Il capitale disumano
Il capitale disumano
di TOMMASO CERNO
Come i due cavalli di Platone, le democrazie sono un carretto, ormai, tirato in direzioni diverse. Ed è da questo tiramolla che deriva quel senso di instabilità che sta entrando ogni giorno di più nella nostra vita. Il cavallo bianco è il Pil, che tira verso l’alto. Quello nero è il debito che invece punta dritto verso la Terra, là dove lo schianto sarebbe mortale. Per raddrizzare il convoglio, che nel secolo scorso prometteva ricchezza e progresso, crescita sociale e benessere, mentre oggi somiglia tanto a una stanza chiusa senza finestre dove l’aria per le famiglie italiane si fa sempre più pesante e rarefatta, serve che ogni decisione politica porti a qualcosa di pratico, prodotto, materia che diventa progetto e poi realtà, producendo lavoro e soldi che girano dentro l’economia reale.
Si chiama Pil, appunto, il risultato di questa che in tempi normali sarebbe la regola maestra di ogni Stato liberale basato sul lavoro, sul reddito e sulla sua redistribuzione nella società del capitale attraverso meccanismi di compensazioni e welfare che si reggono sulle tasse e sulle pensioni. Facendo di noi un capitale non più umano, anzi disumano. Scusate se mi sono dilungato su questo passaggio, ma è necessario. Perché ciò che dovrebbe essere normale è invece ormai un caso eccezionale. I governi, non solo quello italiano, sono costretti, oggi che sarebbe necessario produrre e produrre e ancora produrre, a costruire manovre a debito. Chiedendo all’Europa il permesso. E dando avena al cavallo nero che, zitto zitto, punta verso la terra.
Il problema è che questa non è una scelta ma una necessità, legata al fatto che l’ente regolatore dei trattati economici, coloro che devono certificare che le nostre finanze rispettino le regole, sono gli stessi che hanno generato le condizioni di vita estreme per l’economia reale in cui imprenditori, lavoratori e governo si trovano ad agire. Sono gli stessi, coloro che chiedono di rientrare con il debito, che alzano i tassi rendendolo più elevato. Sono gli stessi coloro che certificano i nostri sforzi, quelli che chiedono sforzi non previsti e che classificano come emergenza planetaria qualunque cosa vogliano, facendola sempre gravitare come costo nelle tasche di quei cittadini che dovrebbero poi sostenere lo sviluppo.

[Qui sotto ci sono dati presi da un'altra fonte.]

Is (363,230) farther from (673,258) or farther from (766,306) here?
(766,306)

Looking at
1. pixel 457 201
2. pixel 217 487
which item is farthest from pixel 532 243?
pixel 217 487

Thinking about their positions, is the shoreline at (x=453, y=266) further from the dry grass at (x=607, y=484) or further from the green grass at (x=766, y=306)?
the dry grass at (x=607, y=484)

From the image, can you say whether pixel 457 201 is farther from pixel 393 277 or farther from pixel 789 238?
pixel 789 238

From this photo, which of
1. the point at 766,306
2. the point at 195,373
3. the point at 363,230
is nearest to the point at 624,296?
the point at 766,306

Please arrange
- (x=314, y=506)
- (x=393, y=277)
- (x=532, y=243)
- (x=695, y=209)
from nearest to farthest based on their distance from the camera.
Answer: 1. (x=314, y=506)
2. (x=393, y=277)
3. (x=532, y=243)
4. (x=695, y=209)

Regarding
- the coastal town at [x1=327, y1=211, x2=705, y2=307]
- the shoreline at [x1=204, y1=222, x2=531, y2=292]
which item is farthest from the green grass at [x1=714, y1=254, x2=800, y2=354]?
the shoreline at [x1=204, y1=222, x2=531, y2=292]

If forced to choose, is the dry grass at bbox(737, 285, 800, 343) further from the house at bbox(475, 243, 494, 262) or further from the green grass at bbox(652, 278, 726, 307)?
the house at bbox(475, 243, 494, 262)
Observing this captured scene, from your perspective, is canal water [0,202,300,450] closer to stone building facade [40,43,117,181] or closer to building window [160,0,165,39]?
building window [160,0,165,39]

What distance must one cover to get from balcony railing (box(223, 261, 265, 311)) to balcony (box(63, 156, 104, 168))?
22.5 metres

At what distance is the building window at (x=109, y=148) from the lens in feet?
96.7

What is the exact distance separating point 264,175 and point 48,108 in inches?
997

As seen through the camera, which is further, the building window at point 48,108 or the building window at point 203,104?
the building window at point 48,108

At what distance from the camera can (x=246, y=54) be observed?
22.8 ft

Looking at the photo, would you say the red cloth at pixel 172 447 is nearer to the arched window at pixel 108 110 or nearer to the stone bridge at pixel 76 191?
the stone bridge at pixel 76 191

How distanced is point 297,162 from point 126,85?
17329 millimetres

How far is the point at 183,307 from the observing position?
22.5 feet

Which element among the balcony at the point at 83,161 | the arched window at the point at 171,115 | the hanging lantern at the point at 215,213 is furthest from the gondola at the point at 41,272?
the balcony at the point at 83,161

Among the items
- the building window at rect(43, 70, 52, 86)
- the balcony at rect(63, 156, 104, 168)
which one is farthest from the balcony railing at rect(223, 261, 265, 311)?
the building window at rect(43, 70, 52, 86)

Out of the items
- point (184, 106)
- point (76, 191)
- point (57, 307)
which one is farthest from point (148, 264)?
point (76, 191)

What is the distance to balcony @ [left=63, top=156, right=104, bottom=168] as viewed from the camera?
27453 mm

Il problema è che ci hanno fatto credere per anni che l’apparente labirinto senza uscita in cui sembriamo improvvisamente caduti ce lo fossimo creati noi con i nostri comportamenti. E invece oggi ci rendiamo conto che siamo alla vigilia di fenomeni che coinvolgeranno milioni di persone e che sono ormai già in atto, che dimostrano come dietro quelle scelte ci sia una regia. Una regia che sta costruendo un diverso equilibrio fra ricchi e poveri, che sta cambiando di fattole regole del capitalismo senza avere coinvolto in questa decisione né la politica, che la subisce, né tanto meno i cittadini che si sono fidati delle proprie istituzioni internazionali.
E così in Italia si parla di transizione energetica come un imperativo categorico per una società sviluppata ma non si dice una parola sul prezzo sociale che comporterà. Un prezzo che muterà non solo le condizioni economiche della classe media, già in ginocchio, ma come mostra l’inchiesta di Alessio Gallicola su cui oggi apriamo L’identità, cambierà per sempre il rapporto fra gli italiani, la proprietà e il credito. Dopo secoli di storia. Che diventeranno un ricordo lontano. Forse per i nostri figli poco più che una leggenda.